音频分类
INFO
音频分类、音频处理入门
音频分类任务是指将音频信号按照其内容的类别归属进行划分。例如,区分一段音频是音乐、语音、环境声音(如鸟鸣、雨声、机器运转声)还是动物叫声等。其目的是通过自动分类的方式,高效地对大量音频数据进行组织、检索和理解。
在现在音频分类的应用场景,比较多的是在音频标注、音频推荐这一块。同时,这也是一个非常好的入门音频模型训练的任务。
在本文中,我们会基于PyTorch框架,使用 ResNet系列模型在 GTZAN 数据集上进行训练,同时使用SwanLab监控训练过程、评估模型效果。
- Github:https://github.com/Zeyi-Lin/PyTorch-Audio-Classification
- 数据集:https://pan.baidu.com/s/14CTI_9MD1vXCqyVxmAbeMw?pwd=1a9e 提取码: 1a9e
- SwanLab实验日志:https://swanlab.cn/@ZeyiLin/PyTorch_Audio_Classification-simple/charts
- 更多实验日志:https://swanlab.cn/@ZeyiLin/PyTorch_Audio_Classification/charts
1. 音频分类逻辑
本教程对音频分类任务的逻辑如下:
- 载入音频数据集,数据集为音频WAV文件与对应的标签
- 以8:2的比例划分训练集和测试集
- 使用
torchaudio
库,将音频文件转换为梅尔频谱图,本质将其转换为图像分类任务 - 使用ResNet模型对梅尔频谱图进行训练迭代
- 使用SwanLab记录训练和测试阶段的loss、acc变化,并对比不同实验之间的效果差异
2. 环境安装
本案例基于Python>=3.8,请在您的计算机上安装好Python。
我们需要安装以下这几个Python库:
torch
torchvision
torchaudio
swanlab
pandas
scikit-learn
一键安装命令:
pip install torch torchvision torchaudio swanlab pandas scikit-learn
3. GTZAN数据集准备
本任务使用的数据集为GTZAN,这是一个在音乐流派识别研究中常用的公开数据集。GTZAN数据集包含 1000 个音频片段,每个音频片段的时长为 30 秒,共分为 10 种音乐流派:包括布鲁斯(Blues)、古典(Classical)、乡村(Country)、迪斯科(Disco)、嘻哈(Hip Hop)、爵士(Jazz)、金属(Metal)、流行(Pop)、雷鬼(Reggae)、摇滚(Rock),且每种流派都有 100 个音频片段。

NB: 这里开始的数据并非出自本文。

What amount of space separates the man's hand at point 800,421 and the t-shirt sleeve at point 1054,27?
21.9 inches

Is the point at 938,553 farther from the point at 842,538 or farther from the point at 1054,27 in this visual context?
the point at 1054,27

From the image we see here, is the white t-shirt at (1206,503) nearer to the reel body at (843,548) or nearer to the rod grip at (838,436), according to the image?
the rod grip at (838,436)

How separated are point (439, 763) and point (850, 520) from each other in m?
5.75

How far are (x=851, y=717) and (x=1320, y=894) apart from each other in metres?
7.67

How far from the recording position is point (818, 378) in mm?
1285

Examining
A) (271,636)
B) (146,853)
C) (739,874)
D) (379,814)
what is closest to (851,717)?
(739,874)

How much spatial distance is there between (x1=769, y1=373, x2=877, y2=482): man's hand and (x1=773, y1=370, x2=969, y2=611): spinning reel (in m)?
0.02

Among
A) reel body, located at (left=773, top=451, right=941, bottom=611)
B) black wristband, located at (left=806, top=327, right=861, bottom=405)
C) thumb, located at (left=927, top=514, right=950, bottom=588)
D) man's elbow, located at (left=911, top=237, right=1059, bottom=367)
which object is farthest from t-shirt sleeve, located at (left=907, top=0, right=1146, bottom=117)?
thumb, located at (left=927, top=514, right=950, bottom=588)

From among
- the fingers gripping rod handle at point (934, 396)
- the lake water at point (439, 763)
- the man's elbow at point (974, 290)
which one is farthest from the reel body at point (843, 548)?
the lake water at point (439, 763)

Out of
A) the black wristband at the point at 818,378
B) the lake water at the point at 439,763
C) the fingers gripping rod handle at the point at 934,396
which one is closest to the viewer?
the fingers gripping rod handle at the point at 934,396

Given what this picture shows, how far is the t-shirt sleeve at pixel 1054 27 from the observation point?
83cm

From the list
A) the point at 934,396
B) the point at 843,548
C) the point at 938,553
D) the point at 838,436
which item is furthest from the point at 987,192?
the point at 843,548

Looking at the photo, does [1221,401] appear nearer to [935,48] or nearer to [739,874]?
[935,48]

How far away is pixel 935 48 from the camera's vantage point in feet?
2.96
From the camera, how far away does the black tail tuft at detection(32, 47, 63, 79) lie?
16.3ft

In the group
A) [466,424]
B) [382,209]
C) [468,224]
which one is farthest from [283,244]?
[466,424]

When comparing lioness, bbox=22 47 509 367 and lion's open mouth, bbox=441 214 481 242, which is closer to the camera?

GTZAN数据集是在 2000-2001 年从各种来源收集的,包括个人 CD、收音机、麦克风录音等,代表了各种录音条件下的声音。
数据下载方式(大小1.4GB):
- 百度网盘下载:链接: https://pan.baidu.com/s/14CTI_9MD1vXCqyVxmAbeMw?pwd=1a9e 提取码: 1a9e
- 通过Kaggle下载:https://www.kaggle.com/datasets/andradaolteanu/gtzan-dataset-music-genre-classification
- 在Hyper超神经网站下载BT种子进行下载:https://hyper.ai/cn/datasets/32001
注意,数据集中有一个音频是损坏的,在百度网盘版本里已经将其剔除。
下载完成后,解压到项目根目录下即可。
4. 生成数据集CSV文件
我们将数据集中的音频文件路径和对应的标签,处理成一个audio_dataset.csv
文件,其中第一列为文件路径,第二列为标签:
(这一部分先不执行,在完整代码里会带上)
import os
import pandas as pd
def create_dataset_csv():
# 数据集根目录
data_dir = './GTZAN/genres_original'
data = []
# 遍历所有子目录
for label in os.listdir(data_dir):
label_dir = os.path.join(data_dir, label)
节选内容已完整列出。